Third, Table 2 reveals some differences in the proportions of the observed product groups between online and offline channels. Furthermore, Table 2 shows, for example, that before, during, and after the lockdown, online purchases of coffee increased proportionately. Further research should therefore analyze how online and offline grocery shopping develops differently in terms of product groups and what impact this evolution has on channel performances. Thus, further research may run cross-sectional analyses to reveal differences between products groups.

Fourth, the data in this analysis are exclusively from German households. However, further analysis should go beyond that and compare the results with data from other countries. Thus, further research should complement both cross-national and country-specific insights to OGS research.

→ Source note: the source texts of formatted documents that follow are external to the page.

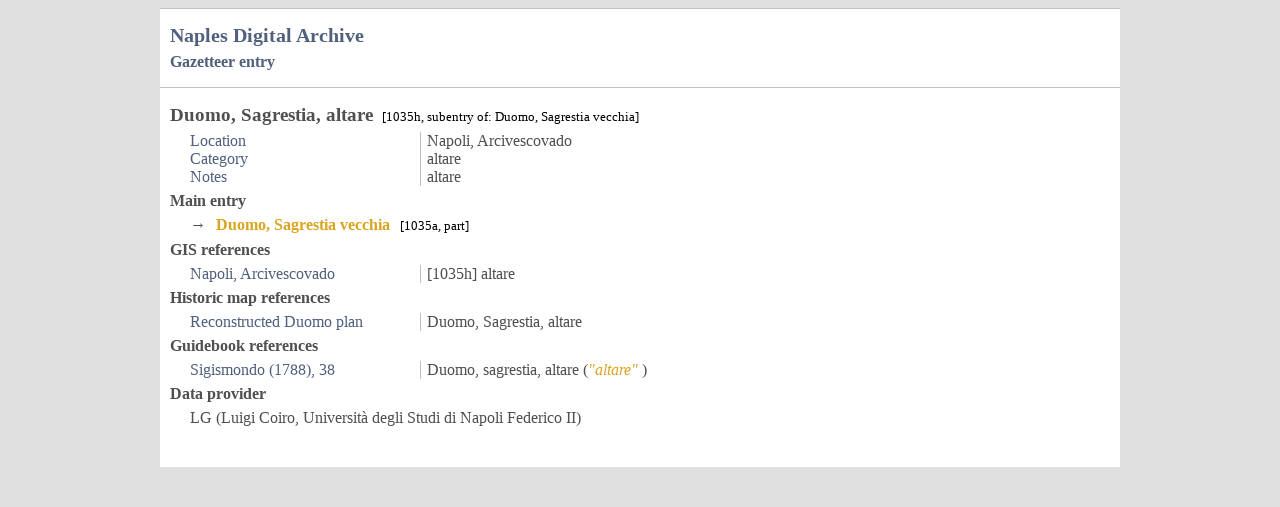

--- FILE ---
content_type: text/html;charset=UTF-8
request_url: https://maps.biblhertz.it/top/1035h
body_size: 2122
content:
<!DOCTYPE html>
<html>
  <head>
    <meta http-equiv="x-ua-compatible" content="ie=edge">
    <meta charset="utf-8">
    <meta name="description" content="Simple layout">
    <meta name="viewport" content="width=device-width, initial-scale=1">

    <title>Naples: altare</title>

    <style id="index-local-css">
    html { font-size: 100%; }
    body { display: flex; height: 100%; flex-direction: column;
      background-color: #e0e0e0; color: #505050;
      font-family: Segoe UI, Cantarell;
      text-rendering: optimizeLegibility; font-variant-ligatures: common-ligatures; hyphens: auto; }
    .index, .toponym, .guide, .header {
      background-color: white; border-top: 1px solid silver;
      box-sizing: border-box; margin: 0rem auto; min-height: 100%; width: 100%; max-width: 960px; padding: 0.618rem }
    #imprint { text-align: right; }
    #logo_bh img { max-width: 50%; margin: 0rem auto; }
    #logo_cirice img { max-width: 50%; margin: 0rem auto; }
    #menu { padding: 0.382rem; margin: 1.4rem 0; font-size: 0.819rem; display: none; position: absolute;
      background-color: white; box-shadow: 1px 3px 6px 3px rgba(150,150,150,0.2); border-radius: 6px; border: 1px solid silver; }
    #guidebook {position: relative; }
    #find-top { box-sizing: border-box; width: 100%; }
    .epi, .caps { letter-spacing: 0.0618rem; font-variant:small-caps; line-height: 1.2;
      margin: 0.618rem 2.618rem 0 2.618rem; text-align: center; color: #50607d; }
    .field { margin: 0px 20px; }
    .gr { font-family: Times; font-size: 1.05rem; margin: 0px 40px; }
    .notes { font-style: italic; color: #50607d; margin: 10px 20px; }
    .volg { margin: 0px 40px; font-style: italic; }
    a { text-decoration: none; color: #50607d; position: relative; }
    .guide a { padding: 0 2px; font-weight: bold; color: GoldenRod; }
    .fieldcontent a { padding: 0 2px; font-weight: bold; color: GoldenRod; }
    a:hover { background-color: #e0e0ff; }
    a.oldv, a.map { font-style: italic; color: GoldenRod; }
    a.nation { color: GoldenRod; }
    a.desc { font-style: italic; }
    a.desc:hover { background-color: #e0e0e0; }
    a.opac { padding: 0 2px; font-weight: bold; color: GoldenRod; }
    b { font-variant: normal }
    div.bibrels { margin: 0px 20px; font-size: 0.819rem; }
    div.bibitem { margin: 0px 20px; }
    div.biball { font-size: 1rem; padding-left: 1.618rem; }
    div.biball .item { text-indent: -1.618rem; }
    div.dida { margin: 1rem 3rem 0rem 3rem; text-align: center; font-size: 0.819rem; }
    div.error { font-size: 1.618rem; color: Firebrick; background-color: Pink; text-align: center; }
    div.fig { margin-top: 1rem; }
    div.fig img { display: block; margin: auto; max-width: 80%; max-height: 600px; }
    div.field { display: flex; }
    div.menu-lemma { font-weight: bold; }
    div.menu-item { padding-left: 0.618rem; }
    div.toptop a { color: black; }
    div.toppart a { color: black; }
    div.topref a { color: grey; }
    div.title { padding: 0 0 0.382rem 2rem; line-height: 80%; }
    h1 { border-bottom: 1px solid #e0e0e0; font-size: 1.618rem; }
    h2 { font-size: 1.618rem; }
    h2 { font-size: 1.221rem; color: #8b2020 }
    h3.orsola { text-align: center; }
    h1, h2, h3, h4 { margin: 0.382rem 0; }
    i { color: #50607d; }
    input { vertical-align: bottom; }
    li { padding: 0 0.618rem; list-style-type: square; }
    p { margin: 0.618rem 2.618rem 0 2.618rem; text-indent: 1rem; text-align: justify; }
    p.loc { margin: 0.618rem 2.618rem 0 3.618rem; background-color: #e8e8e8; text-indent: 0rem; padding: 0.618rem; }
    span.bibtitle { font-style: italic; padding: 0px; }
    span.code { padding: 0px 4px; color: black; font-weight: normal; font-size: 0.819rem; }
    span.date { }
    span.fieldname { display: inline-block; min-width: 230px; color: #50607d; margin-right: 6px; border-right: 1px solid silver; }
    span.fieldcontent { display: inline-block; }
    span.geo { padding: 0px 6px; font-weight: normal; font-size: 0.819rem; }
    span.guidequote { margin-right: 4px; font-style: italic; color: Goldenrod; }
    span.guideref { color: #50607d; }
    span.inst { font-size: 0.913rem; font-style: italic; color: Goldenrod; }
    span.label { font-size: 0.819rem; }
    span.maplegend { margin-right: 4px; font-size: 0.931rem; font-style: italic; color: Goldenrod; }
    span.maplemma { }
    span.nr { padding: 0px 6px; font-weight: normal; font-size: 0.819rem; }
    span.precatid { color: black; font-size: 0.819rem; min-width: 8rem; }
    span.precatprov,
    span.precatquarter { font-size: 0.819rem; font-style: italic; }
    span.precattitle { font-size: 0.819rem; }
    span.shelf { color: black; font-weight: normal; font-size: 0.819rem; }
    span.title { padding: 0px 6px; }
    span.type { font-size: 0.913rem; color: black; font-style: italic; }
    ul.list { padding: 0rem 1.618rem; margin: 0.382rem 0; }
    </style>

  </head>

  <body>
    




<div class="header">
  <h2 title="return to start page">
    <a href="https://www.biblhertz.it/en/dept-michalsky/naples-digital-archive">
      Naples Digital Archive
    </a>
  </h2>
  <h4 title="click to view the Naples gazetteer">
    <a href="/top">Gazetteer entry</a>
  </h4>
</div>


<div class="toponym">

  <h3>Duomo, Sagrestia, altare
    <span class="code">[1035h, subentry of: Duomo, Sagrestia vecchia]</span>
  </h3>

  <div class="fields">
  

<div class="field">
  <span class="fieldname">Location</span>
  <span class="fieldcontent">Napoli, Arcivescovado</span>
</div>

  

<div class="field">
  <span class="fieldname">Category</span>
  <span class="fieldcontent">altare</span>
</div>

  

<div class="field">
  <span class="fieldname">Notes</span>
  <span class="fieldcontent">altare</span>
</div>

  

  
  

<h4>Main entry</h4>

<div class="field">
  <span class="fieldcontent">
    &rarr;&nbsp;<a href="/top/1035a">
      Duomo, Sagrestia vecchia
    </a>

      <span class="code">[1035a, part]</span>

  </span>
</div>

  
  

<h4>GIS references</h4>


  <div class="field">
    <span class="fieldname">
      <a href="/gis/decumano?id=1035h">Napoli, Arcivescovado</a>
    </span>
    <span class="fieldcontent">[1035h]
      <span class="maplemma">altare</span>
    </span>
  </div>


  

<h4>Historic map references</h4>


  <div class="field">
    <span class="fieldname">
      <a href="/map?name=sfondo&amp;id=6613&amp;mo=lpic&amp;wx=0.7626&amp;wy=0.6900&amp;ww=0.0097&amp;wh=0.0060">Reconstructed Duomo plan</a>
    </span>
    <span class="fieldcontent">
      <span class="maplemma">Duomo, Sagrestia, altare</span>
    </span>
  </div>


  

<h4>Guidebook references</h4>



  <div class="field">
    <span class="fieldname">
      <a class="guideref" href="/guide/sigismondo#par_I-76">
        Sigismondo (1788), 38
      </a>
    </span>
    <span class="fieldcontent">
      <span class="guidelemma">Duomo, sagrestia, altare</span>
      (<span class="guidequote">"altare"</span>)
    </span>
  </div>


  
  
<h4>Data provider</h4>

    <div class="field">
      <span title="Luigi Coiro" class="fieldcontent">
          LG (Luigi Coiro, Università degli Studi di Napoli Federico II)
      </span>
    </div>


  </div>


  <h4>&nbsp;</h4>
</div>

  </body>
</html>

Fifth, our data only covers the period up to 2020. Recent statistics show that OGS turnover in Germany increased by 21.21% from 2020 to 2021. Interestingly, the data from 2021 to 2022 shows a slight decrease in OGS turnover of 1.14%. From 2022 to 2027, the annual growth rate in Germany is predicted to exceed on average 15.85% [51]. Worldwide, a very similar annual turnover growth rate of 14.92% is predicted from 2021 to 2027 [9]. Overall, these key figures show the very dynamic development of OGS both for Germany and worldwide. Moreover, these key figures underline the relevance of this topic, for both online grocery store operator and brick-and-mortar retailer. Based on this, we expect our results to be highly relevant for Germany and beyond. However, in further research, the development of online and offline grocery shopping need to be analyzed with more recent data.

Finally, further research should investigate whether consumers with different purchase patterns differ, e.g., in terms of consumer characteristics and demographics, attitudes towards price consciousness or brand preference as well as purchase behavior and attitudes towards organic or fair trade products.